• [Text excerpt]:
------------------------------------------------------------
Steller's sea eagles are classified as vulnerable by the IUCN. They are legally protected, being classified as a national treasure in Japan and mostly occurring in protected areas in Russia, but many threats to their survival persist. These mainly include habitat alteration, industrial pollution, and overfishing, which in turn decrease their prey source. The current population is estimated at 5,000 and decreasing. Heavy flooding, which may have been an effect of global climate change, caused almost complete nesting failure for the eagles nesting in Russian rivers due to completely hampering the ability of the parents to capture the fish essential to their nestlings' survival. Persecution of the bird in Russia continues, due to its habit of stealing furbearers from trappers. Due to a lack of other accessible prey in some areas, increasingly, eagles on Hokkaido have moved inland and scavenged on sika deer carcasses left by hunters, exposing them to a risk of lead poisoning through ingestion of lead shot.
------------------------------------------------------------
(Stored data)
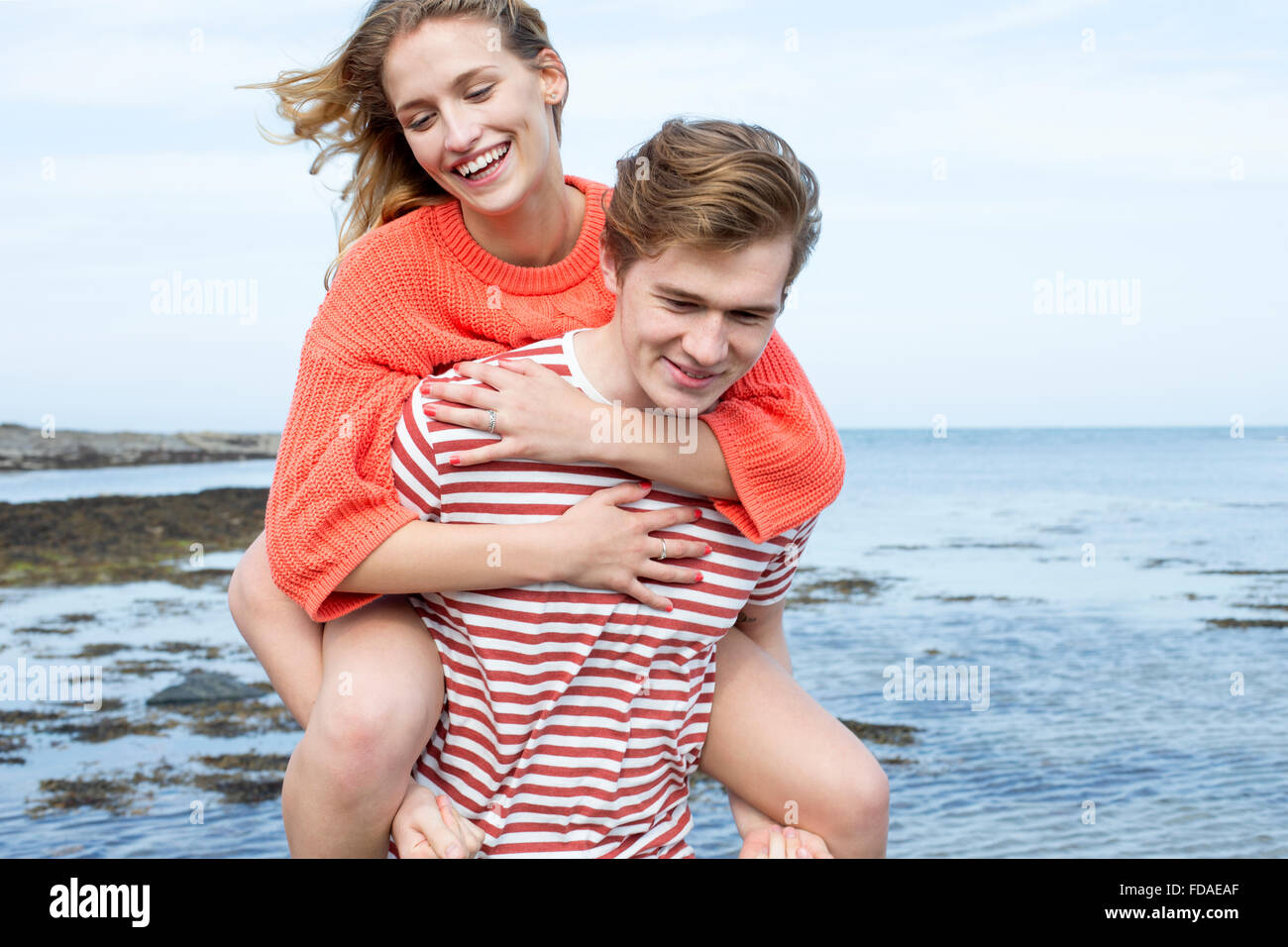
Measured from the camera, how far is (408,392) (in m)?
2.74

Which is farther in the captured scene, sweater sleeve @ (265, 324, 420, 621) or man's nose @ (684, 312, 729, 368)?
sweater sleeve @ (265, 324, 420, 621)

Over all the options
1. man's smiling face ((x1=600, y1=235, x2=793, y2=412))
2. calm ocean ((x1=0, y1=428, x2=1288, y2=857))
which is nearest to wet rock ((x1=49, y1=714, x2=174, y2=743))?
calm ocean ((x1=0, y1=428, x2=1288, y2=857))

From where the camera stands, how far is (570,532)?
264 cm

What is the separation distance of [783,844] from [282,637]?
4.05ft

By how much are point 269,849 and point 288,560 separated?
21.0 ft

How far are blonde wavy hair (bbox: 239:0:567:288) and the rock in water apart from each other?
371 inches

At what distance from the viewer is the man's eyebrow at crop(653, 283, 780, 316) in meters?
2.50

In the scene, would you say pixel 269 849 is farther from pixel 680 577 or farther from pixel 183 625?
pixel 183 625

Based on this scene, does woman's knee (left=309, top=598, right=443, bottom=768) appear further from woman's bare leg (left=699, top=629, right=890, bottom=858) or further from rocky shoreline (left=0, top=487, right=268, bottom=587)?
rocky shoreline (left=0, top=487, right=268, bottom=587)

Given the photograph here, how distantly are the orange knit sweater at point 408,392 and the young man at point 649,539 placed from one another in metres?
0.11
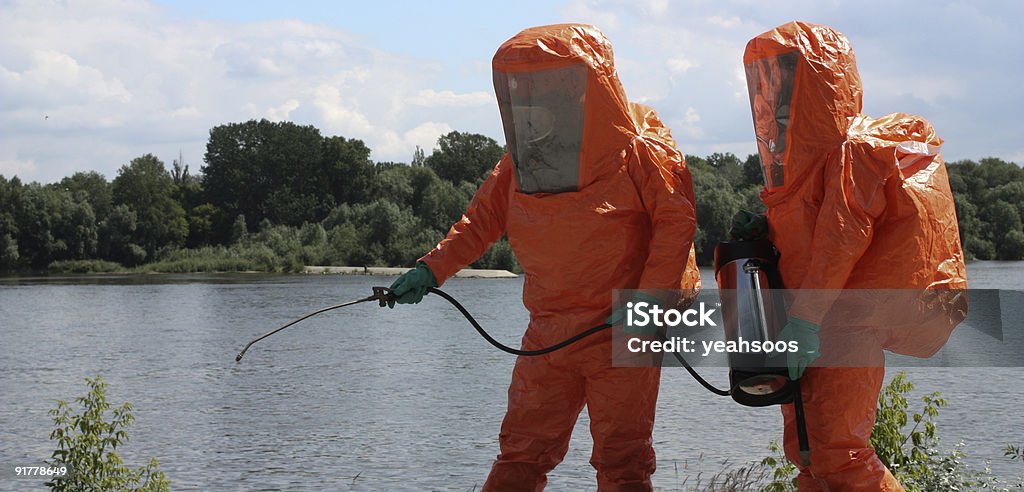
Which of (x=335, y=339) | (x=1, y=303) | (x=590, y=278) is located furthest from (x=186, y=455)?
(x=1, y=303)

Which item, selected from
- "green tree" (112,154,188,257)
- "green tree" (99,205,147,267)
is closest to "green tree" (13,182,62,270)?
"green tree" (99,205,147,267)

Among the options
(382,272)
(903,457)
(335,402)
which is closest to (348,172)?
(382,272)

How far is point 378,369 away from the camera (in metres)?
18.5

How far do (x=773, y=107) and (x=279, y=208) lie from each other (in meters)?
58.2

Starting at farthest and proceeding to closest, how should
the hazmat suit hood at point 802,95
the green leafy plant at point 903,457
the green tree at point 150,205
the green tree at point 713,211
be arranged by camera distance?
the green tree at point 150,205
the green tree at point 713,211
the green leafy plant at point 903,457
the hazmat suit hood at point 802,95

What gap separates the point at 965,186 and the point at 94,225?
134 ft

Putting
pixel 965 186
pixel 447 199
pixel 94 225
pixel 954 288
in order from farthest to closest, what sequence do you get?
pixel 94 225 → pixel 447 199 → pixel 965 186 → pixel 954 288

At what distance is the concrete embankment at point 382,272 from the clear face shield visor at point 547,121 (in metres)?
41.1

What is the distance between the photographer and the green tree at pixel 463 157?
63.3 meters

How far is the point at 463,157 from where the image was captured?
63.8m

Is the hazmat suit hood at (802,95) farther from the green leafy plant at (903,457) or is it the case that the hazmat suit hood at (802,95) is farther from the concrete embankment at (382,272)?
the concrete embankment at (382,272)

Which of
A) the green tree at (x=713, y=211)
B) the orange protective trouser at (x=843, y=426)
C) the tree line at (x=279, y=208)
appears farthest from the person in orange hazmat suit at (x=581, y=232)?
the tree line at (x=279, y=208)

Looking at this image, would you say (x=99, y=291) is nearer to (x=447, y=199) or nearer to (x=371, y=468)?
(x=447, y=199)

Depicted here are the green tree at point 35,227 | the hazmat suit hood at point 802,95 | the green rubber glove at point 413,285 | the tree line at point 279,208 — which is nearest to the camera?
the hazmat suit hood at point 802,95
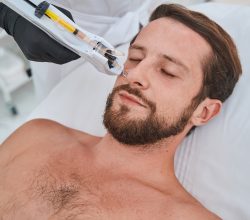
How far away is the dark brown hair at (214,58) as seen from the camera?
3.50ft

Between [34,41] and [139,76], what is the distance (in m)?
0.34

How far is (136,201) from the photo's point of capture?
------------------------------------------------------------
• [Work instruction]:
Continue the passage on threats to Steller's sea eagles, picking up after its final sentence. The stored data has no connection to the passage on Steller's sea eagles.

• [Reply]:
In Kamchatka, 320 pairs have been recorded. An additional 89 nesting areas are not monitored. In the mountains of Koryakan and along the Bay of Penshina, over 1,200 pairs breed and at least 1,400 juveniles occur. About 500 pairs live in the Khabarovsk region of the Okhostsk coast, and 100 on the Shantar Islands. Another 600 pairs occur in the lower Amur. About 280 pairs are on Sakhalin Island and a few are on the Kurile Islands. The total population is around 3,200 breeding pairs. Possibly, up to 3,500 birds winter on Kamchatka, and another roughly 2,000 may occur on Hokkaido. Generally, the species' outlook is favorable. Outside the breeding range, food bases in the principal wintering areas are so far secure.